I am an active musician/songwriter/performer, and I love to use multi-track cassette recorders to create home demos for use with bands I work with, so they have a template to learn from.
I use a Tascam 4-track cassette recorder. It is my second in three years, and I have been very pleased with them so far. The only issue is white noise, but I am learning to clean that up.
However, as I progress, 4 tracks are simply not enough. I record all of the parts myself, but wish to expand into harmonies, layered guitars, and many other sonic experiments that I cannot create with a 4-track cassette recorder.

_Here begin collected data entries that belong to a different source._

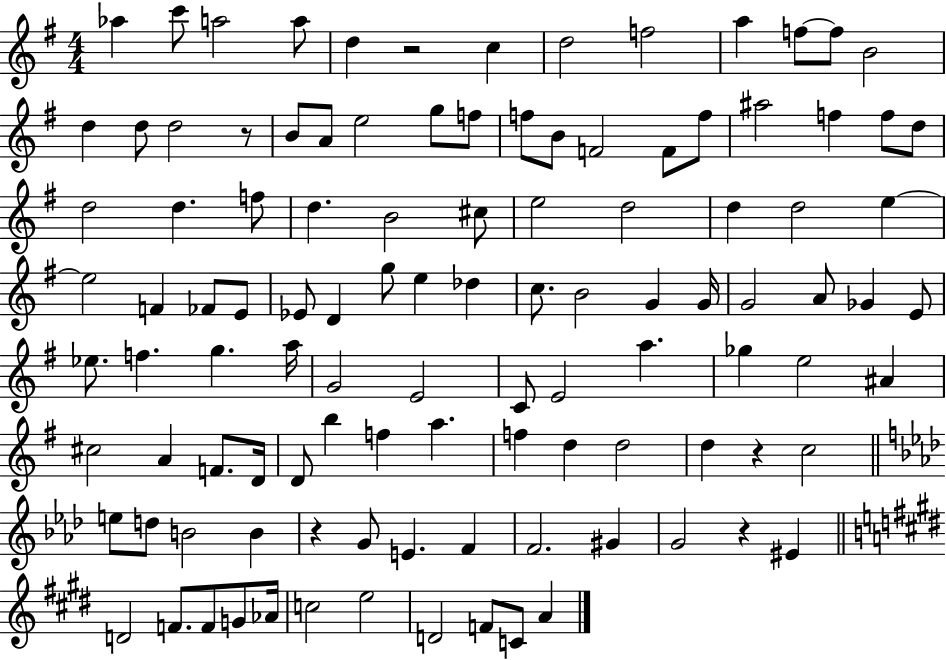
{
  \clef treble
  \numericTimeSignature
  \time 4/4
  \key g \major
  \repeat volta 2 { aes''4 c'''8 a''2 a''8 | d''4 r2 c''4 | d''2 f''2 | a''4 f''8~~ f''8 b'2 | \break d''4 d''8 d''2 r8 | b'8 a'8 e''2 g''8 f''8 | f''8 b'8 f'2 f'8 f''8 | ais''2 f''4 f''8 d''8 | \break d''2 d''4. f''8 | d''4. b'2 cis''8 | e''2 d''2 | d''4 d''2 e''4~~ | \break e''2 f'4 fes'8 e'8 | ees'8 d'4 g''8 e''4 des''4 | c''8. b'2 g'4 g'16 | g'2 a'8 ges'4 e'8 | \break ees''8. f''4. g''4. a''16 | g'2 e'2 | c'8 e'2 a''4. | ges''4 e''2 ais'4 | \break cis''2 a'4 f'8. d'16 | d'8 b''4 f''4 a''4. | f''4 d''4 d''2 | d''4 r4 c''2 | \break \bar "||" \break \key aes \major e''8 d''8 b'2 b'4 | r4 g'8 e'4. f'4 | f'2. gis'4 | g'2 r4 eis'4 | \break \bar "||" \break \key e \major d'2 f'8. f'8 g'8 aes'16 | c''2 e''2 | d'2 f'8 c'8 a'4 | } \bar "|."
}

The thing is, I prefer the "warm", analog sound of cassettes, and tape in general. I have two friends who own multi-track recorders, completely digital, that can burn the work to a CD drive inside and all that. But they have unbelievably complicated controls and run into the $1000's.
I was wondering if I could buy another 4-track Tascam and use that to expand the tracks I have available. For example - could I buy another 4-track recorder, use all 4 tracks on my old one, and then "mix down" the 4 tracks on the old recorder onto track 1 of the new recorder? And then repeat the process, in essence giving me 16 tracks? The Tascam cassette recorders all have 1/4th inch inputs (for an audio line/instrument) and 1/4th inch outputs (for headphones/studio monitors).
I heard that a similar concept (albeit with actual reel-to-reel) is how George Martin started giving the Beatles a multi-track recording ability in the studio. If this works, I'd be so grateful!
Please let me know if you think this would work!